前回実況したことを書いた。メディアは違うけれど、主観的には中継をしている。見ているという状況だ。それをある放送人は、かつて「未完結の時間」と言った。映画とちがって、いちど撮られ、場合によっては編集されている映像ではない(誰かしらこのあとどうなるのかを知っている)、テレビジョンによって実現された時間、空間、つまり状況。なにが起こるのか、どうなるのか、同時中継である以上、制作者も視聴者も誰もこの映像の行方をしらない。そんな状況が生まれたのは、20世紀半ばくらいのことだった。

その頃は、この未完結の時間を凌いでいくことができるたいぷの人間は少なかった。ある意味で、音楽や演劇のような場になれている人びと。音楽家や演劇人、その聴衆は、こうした経験を少なからずしていただろう。ただそれはひとつの場所での凌ぎといってよいだろう。これに対してテレビジョンに限らず、複数の場所をつなぎ、人々とコミュニケーションをとりつつ、過去の映像の再生も挿入したりしながら凌ぐとなると、これはまた異なる体験だ。目の前でおこったことをすこし巻き戻して何度も検証しながら、先へ先へとすすんでいくスポーツの実況もまた違うことだろう。

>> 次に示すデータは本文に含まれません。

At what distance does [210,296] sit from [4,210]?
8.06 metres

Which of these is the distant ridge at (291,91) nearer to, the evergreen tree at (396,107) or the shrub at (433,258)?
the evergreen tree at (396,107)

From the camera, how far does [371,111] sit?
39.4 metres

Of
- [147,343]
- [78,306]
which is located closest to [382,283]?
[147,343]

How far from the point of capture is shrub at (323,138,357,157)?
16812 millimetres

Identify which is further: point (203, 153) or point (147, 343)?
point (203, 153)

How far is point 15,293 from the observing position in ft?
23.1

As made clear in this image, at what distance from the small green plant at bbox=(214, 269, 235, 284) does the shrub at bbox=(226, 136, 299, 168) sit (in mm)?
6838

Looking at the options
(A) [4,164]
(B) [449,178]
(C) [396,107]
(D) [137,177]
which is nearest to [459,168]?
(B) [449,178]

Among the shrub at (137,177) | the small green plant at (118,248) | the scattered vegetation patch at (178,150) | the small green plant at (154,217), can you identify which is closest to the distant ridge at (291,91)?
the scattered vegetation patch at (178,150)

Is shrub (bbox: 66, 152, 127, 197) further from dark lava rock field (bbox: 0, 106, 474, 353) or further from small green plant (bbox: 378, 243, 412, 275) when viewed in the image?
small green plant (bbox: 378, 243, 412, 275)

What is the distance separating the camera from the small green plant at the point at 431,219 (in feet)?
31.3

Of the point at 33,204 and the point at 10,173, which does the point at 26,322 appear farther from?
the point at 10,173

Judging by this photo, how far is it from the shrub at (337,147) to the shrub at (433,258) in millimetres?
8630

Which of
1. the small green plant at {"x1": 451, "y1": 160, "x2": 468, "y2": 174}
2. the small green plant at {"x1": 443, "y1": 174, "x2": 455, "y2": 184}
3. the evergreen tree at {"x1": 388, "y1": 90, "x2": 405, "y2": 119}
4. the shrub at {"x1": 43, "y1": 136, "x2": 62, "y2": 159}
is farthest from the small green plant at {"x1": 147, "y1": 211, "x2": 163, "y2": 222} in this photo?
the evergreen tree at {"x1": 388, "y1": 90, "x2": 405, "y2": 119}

誤解の無いように言うと、その僕は実況したいのだ、という話では無くて、映像の時間について改めて考えたということが言いたいのだ。べつにどれも同じじゃないですか、という向きがあってもかまわない。他方で、こうした未完結の時間の登場が作り出す映像表現として、前述したように音楽や演劇、スポーツの時間があるだろう。フィルムのように長さを気にしないテレビジョンが作り出した映像表現は、未完結の時間そのものを表現にするような、長回しだ。究極的には、それが定点カメラにも繋がるだろう。

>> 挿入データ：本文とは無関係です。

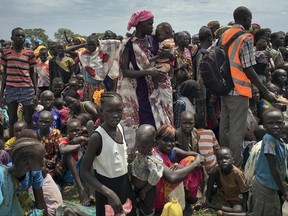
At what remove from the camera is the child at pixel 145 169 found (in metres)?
3.14

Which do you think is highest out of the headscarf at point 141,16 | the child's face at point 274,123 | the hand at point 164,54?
the headscarf at point 141,16

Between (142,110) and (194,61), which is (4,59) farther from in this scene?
(194,61)

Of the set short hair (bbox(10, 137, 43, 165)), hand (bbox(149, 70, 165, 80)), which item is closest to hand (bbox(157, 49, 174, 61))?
hand (bbox(149, 70, 165, 80))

そんなことを考えていて、ふと思い出したのが、数年前に知って、僕はただのファンなのだが、ジェームス・ベニングという映像作家だ。初めて見た『ルール』(2009年)の作品だ。ベニングは、固定で長回しに風景を撮るのだが、この『ルール』の冒頭で、トンネルを撮影している。未完結の時間を説明するのはナンセンスなので、詳細は省くが、最初のチャプター10分ほどを、まずは見てください。沈黙の実況もありだな、と思う。

One comment

  1. 未完結の時間、興味深い指摘ですね。新型グループ・ライドでは単なる中継ではなく、実況者や参加者による映像の言語化が二重三重の構造を作っていますね。CCTV的な(でも念入りに編集されている?)ジェームス・ベニングの映像に惹き込まれつつも、これは重厚なカメラの存在を感じます。内容自体よりも「未完結の時間そのもの」だからかもしれません。何を見ているのか?ではなく何が見ているのか?が気になるのかも。良し悪しではないですが、モバイルなライブ・ストリーミングについて再度考えるきっかけになりました。ありがとうございます。